== Trecho fornecido

Considerado o pai da Meteorologia, Aristóteles (nascido em 384 A.C.) foi um dos pensadores mais brilhantes de sua época, cujo pensamento alicerçou o cristianismo. Escreveu um livro que nomeou justamente de Meteorologia, cujo significado é "coisas acima da Terra". Sem o auxílio de pluviômetro, termômetro e barômetro, Aristóteles postulou explicações sobre a gênese dos fenômenos climáticos que hoje sabemos estarem equivocadas, tais como a suposição de que a origem dos ventos do Mediterrâneo estaria associada aos tremores de terra. No entanto, foi o primeiro a afirmar que a Lua e o Sol, quando estão envolvidos com um anel, indicam mudança de tempo.


Teofrasto
Filósofo grego, considerado por muitos como o único botânico da Antiguidade, nasceu por volta de 372 a.C. na ilha de Lesbos, e morreu cerca de 288 a.C. O seu verdadeiro nome seria Tirtamos, mas Aristóteles o apelidou Teofrasto, nome que significa "o que tem eloquência divina", pelo qual ficou conhecido.


A obra de Aristóteles não fez sucesso entre os agricultores, pescadores e os habitantes da Grécia, já que eles necessitavam saber sobre as condições do tempo para as próximas horas ou para o dia seguinte. A partir dessa necessidade, um jovem estudioso do tempo chamado Teofrasto, discípulo de Aristóteles, com o auxílio dos ensinamentos sobre o tempo herdados dos babilônios, escreveu um livro intitulado Livro dos Sinais. Esse livro, segundo Wolfe (1963, p. 17-18), "mencionava oito maneiras diferentes para prever a chuva, 24 para tempo limpo, 45 para ventos, cinquenta para tempestades e sete que ajudaram a prever o tempo com um ano de antecedência".

O livro de Teofrasto, por sua vez, fez sucesso entre os gregos. Assim como Aristóteles, Teofrasto também cometeu erros e acertos sobre a previsão do tempo, por meio dos seus provérbios e adágios. Um provérbio curioso de Teofrasto sobre a previsão de uma tempestade discorre sobre o comportamento do burro na previsão do tempo:"Quando um burro abana as orelhas é sinal de tempestade". Porém, Teofrasto estava correto em sua previsão sobre as condições atmosféricas quando descrevia: "Depois de um nevoeiro há poucas possibilidades de chover" (Wolfe, 1963).


Semiárido brasileiro
A região semiárida brasileira é uma das maiores, mais populosas e mais úmidas do mundo. Estende-se por 868 mil quilômetros, abrangendo o norte dos Estados de Minas Gerais e Espírito Santo, os sertões da Bahia, Sergipe, Alagoas, Pernambuco, Paraíba, Rio Grande do Norte, Ceará, Piauí e uma parte do sudeste do Maranhão. Vivem nessa região mais de 18 milhões de pessoas, sendo 8 milhões na área rural. A precipitação pluviométrica é de 750 milímetros anuais, em média. Em condições normais, chove mais de mil milímetros. Na pior das secas, chove pelo menos 200 milímetros, o suficiente para dar água de qualidade a uma família de cinco pessoas por um ano


Profetas das chuvas

No Semiárido brasileiro, mais especificamente no Estado do Ceará, existem muitos sertanejos que interpretam as manifestações da natureza para prever as condições do tempo e clima. Por meio da percepção empírica acumulada ao longo de muitas gerações, os "profetas das chuvas" - em função da vulnerabilidade do clima - criaram mecanismos para evitar o malogro de suas culturas, e assim manter as esperanças do sucesso da lavoura, perante as condições inóspitas do semiárido brasileiro. Cabe enfatizar que a utilização dos ditos populares não é intrínseca ao sertão cearense, e são utilizadas em todo território brasileiro, inclusive em outros países, cada qual com sua peculiaridade, e utilizados principalmente para prever o tempo para o dia seguinte e para as "estações" também.

====
== Bloco de dados

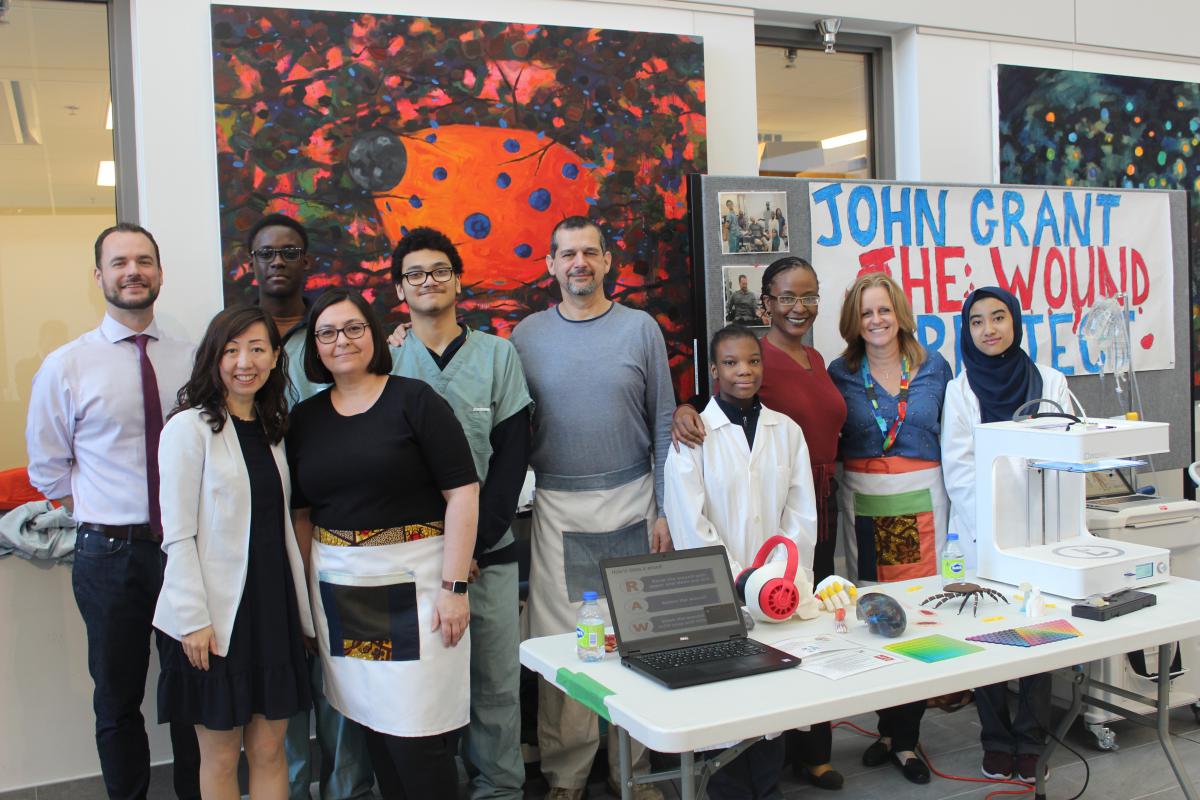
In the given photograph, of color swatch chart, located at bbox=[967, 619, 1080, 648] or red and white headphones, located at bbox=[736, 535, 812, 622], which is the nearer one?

====

*Instrução*.
Copie o trecho sobre a previsão do tempo entre "Considerado o pai" e "mudança de tempo.", inclusive, trocando "pluviômetro" por "higrômetro".

*Resposta certa*.
Considerado o pai da Meteorologia, Aristóteles (nascido em 384 A.C.) foi um dos pensadores mais brilhantes de sua época, cujo pensamento alicerçou o cristianismo. Escreveu um livro que nomeou justamente de Meteorologia, cujo significado é "coisas acima da Terra". Sem o auxílio de higrômetro, termômetro e barômetro, Aristóteles postulou explicações sobre a gênese dos fenômenos climáticos que hoje sabemos estarem equivocadas, tais como a suposição de que a origem dos ventos do Mediterrâneo estaria associada aos tremores de terra. No entanto, foi o primeiro a afirmar que a Lua e o Sol, quando estão envolvidos com um anel, indicam mudança de tempo.